Entendemos a revolução cubana como um movimento de intensa densidade
histórica transformadora para o continente, que influenciou toda a
América Latina no campo político, social, educacional e cultural.
Constituindo-se em um pólo aglutinador da solidariedade latina
contra o avanço do imperialismo norte-americano, permitindo que
diferentes partidos políticos, entidades progressistas se unissem na
defesa das causas cubanas.
Não podemos esquecer que o movimento
político contra o governo de Fulgêncio Batista, como qualquer outro
que iniciasse questionando a ordem estabelecida, e com isso, pusesse
em xeque a atual forma de governo, seria objeto de imediata e brutal
repressão por parte das forças do Capital. Pois, se acreditava que
fossem os comunistas os responsáveis por esse movimento, com isso,
queremos afirmar que o embate entre capitalismo e comunismo é
produto da guerra fria, na qual os Estados Unidos produziram o
elemento motor da beligerância e opressão política/econômica aos
países do continente, tentando justificar a sua política de guardiã
da democracia e da fé cristã.
Com um aparato mercadológico junto aos
meios de comunicação apoiado em enormes recursos financeiros, e
lastreado pelos princípios da fé cristã no combate ao comunismo.

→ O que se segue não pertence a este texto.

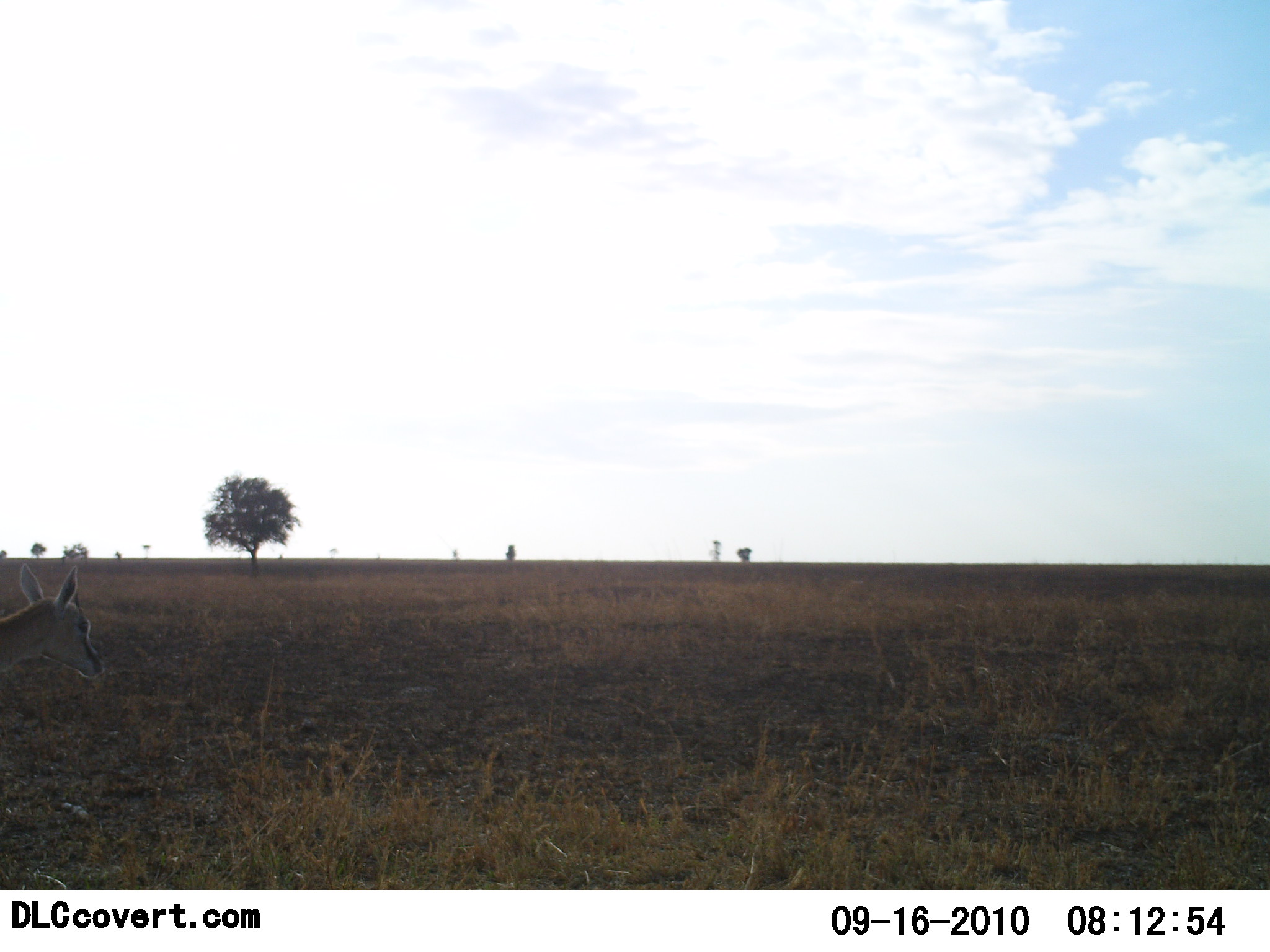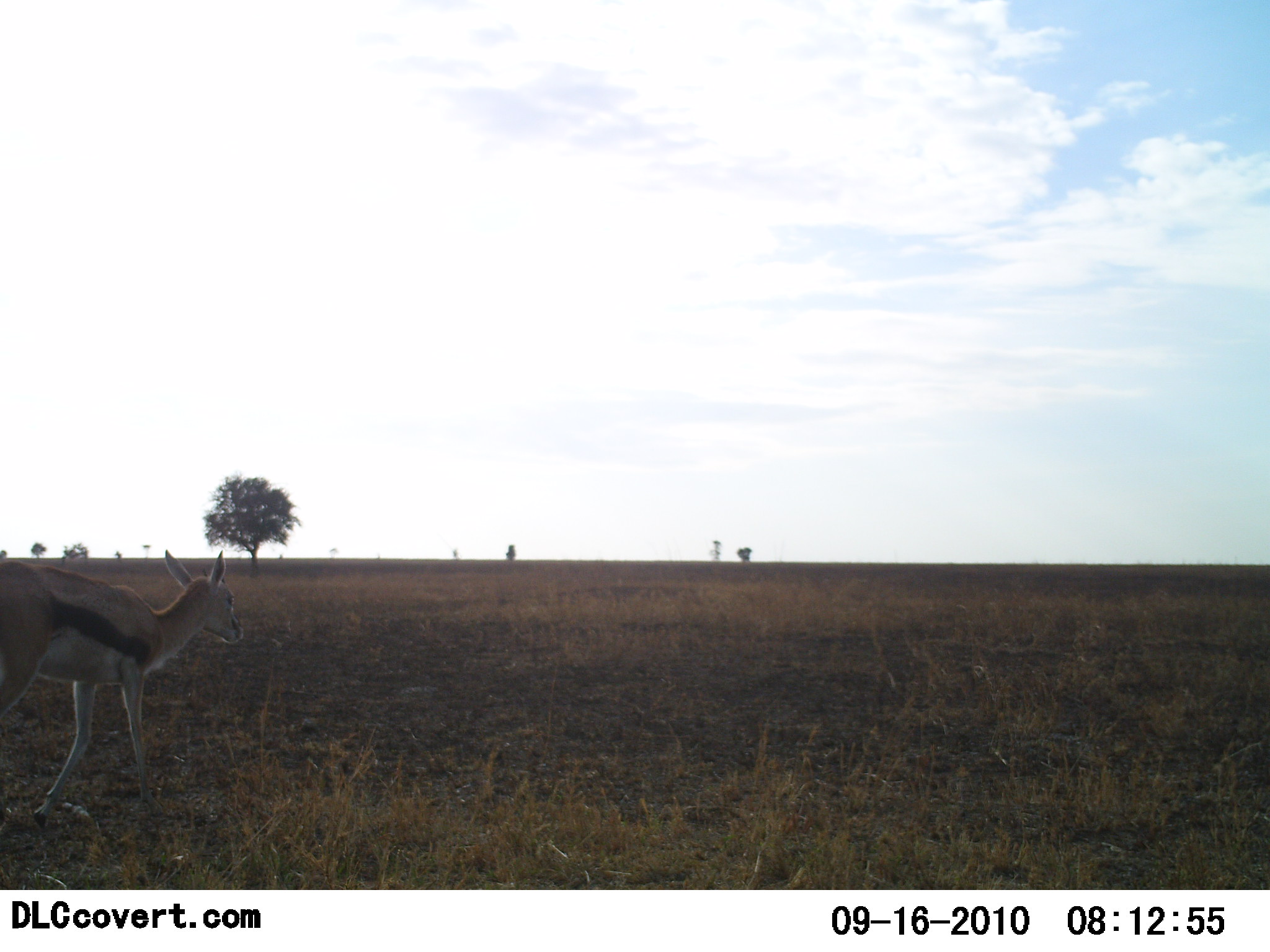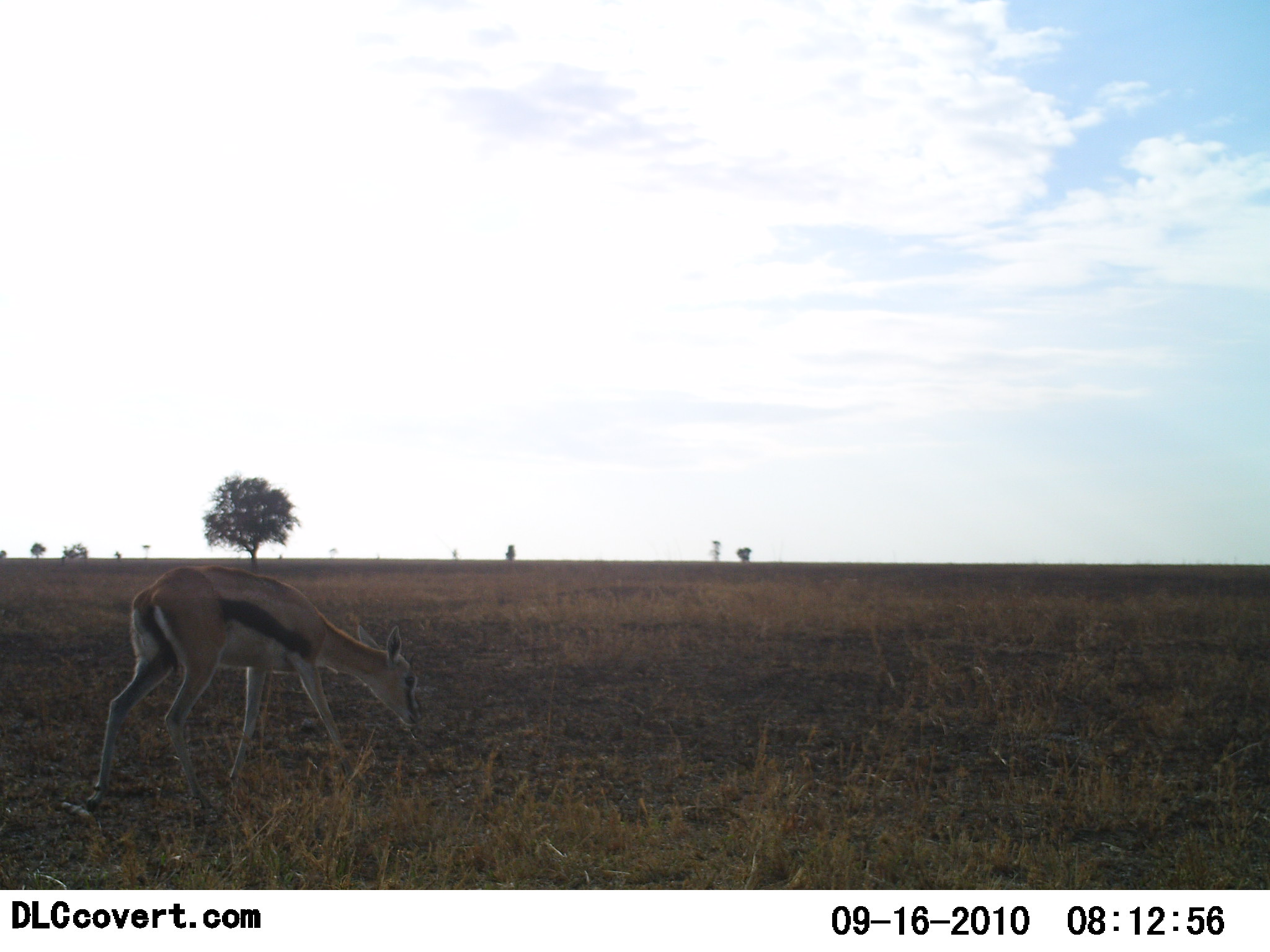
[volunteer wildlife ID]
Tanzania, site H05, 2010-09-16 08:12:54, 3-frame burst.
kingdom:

Surge, publicado em novembro de 1959, no jornal “O Estado de São
Paulo”, e simultaneamente em periódicos de toda América Latina, uma
matéria intitulada “Ideologia do Rearmamento Moral” que objetivava
combater e destruir o comunismo.
O embate entre ideologias se constitui
na luta entre o capitalismo e comunismo, e está em George Luckács,
no seu livro Assalto a Razão, que afirma não haver ideologia
inocente, tanto aquela que processamos, como também as que para nós,
são processadas.
A tentativa de deslocar a discussão para
o campo das ideologias opostas acaba simplificando o debate
político, como teorias que para sobreviver tem que lutar para a
destruição da outra, como comumente ocorre dentro e fora da
academia. Esse processo se constitui na volta ao irracionalismo,
discurso tão a gosto dos neoliberais de base weberiana.
Nossa intenção é demonstrar por que os
brasileiros devem comemorar os 50 anos da revolução cubana, pois
existem motivos marcantes e desconhecidos que aconteceram
historicamente, em que a participação de exilados cubanos,
políticos, artistas, entidades nacionais, historiadores e
brasileiros em geral acabaram colaborando na luta em favor da
revolução cubana.
O material utilizado para esse estudo é
produto de levantamento realizado entre 1990 e 1991, quando vivemos
em Cuba / Habana, junto ao núcleo de Desenvolvimento Econômico e
Social (DES) da Universidade de Habana.
Começo de uma história desconhecida
Carta testamento
Em 24 de agosto de 1954 ocorre o
suicídio do presidente Getúlio Vargas, o Brasil em luto conhece o
teor da Carta Testamento, que desencadeou mobilizações
antiamericanas em todo o continente latino-americano. Segundo o
polêmico Carlos Lacerda um texto bastante agitador, que era
lido muitas vezes com acompanhamento musical de fundo com músicas
tristes e marchas fúnebres.
A carta testamento de Getúlio impulsiona
grande parte dos movimentos de contestação às ditaduras nos países
latinos, um exemplo são os oponentes do torturador general cubano
Fulgêncio Batista, que lêem a carta como instrumento de emulação
política para acelerar os embates contra os interesses imperialistas
dos Estados Unidos em Cuba.
Foi o Movimento 26 de Julho,
fundado em 1954 por Fidel Castro, o primeiro a ter contato com a
Carta Testamento de Getúlio Vargas e, durante algum tempo, foi
leitura obrigatória entre os revolucionários. A carta vai
impressionar aqueles que lutavam contra a opressão do governo de
Batista, por sua dimensão e importância política continental, pois
era ousada e poderia ser de auxilio estratégico para uma futura
mudança política continental.
Exilados políticos I
A maioria dos cubanos residentes no
Brasil chegou via exílio diplomático, por meio da chancelaria
brasileira que estava sob a responsabilidade do embaixador Vasco
Tristão Leitão da Cunha.
Segundo depoimento de José Venegas Valdespino presidente da
Federação dos Estudantes Universitários de Cuba (FEU), que, quando
perseguido pela polícia de Batista, se refugiou na Embaixada
Brasileira em Cuba:
El tratamiento
dado a todos los revolucinarios que pidieron exilio politico a
la embajada fue acmpañado de un cariño especial y humanitario
por parte del cuerpo diplomático brasileño. Frecuentábamos su
residencia (Vasco Tristão Leitão da Cunha), eramos amigos de su
familia, en suma un gran compãero, con quién, después de la
revolución, Fidel Castro continuó relacionándose (DEPOIMENTO
registrado em Habana pelo autor em abril 1990).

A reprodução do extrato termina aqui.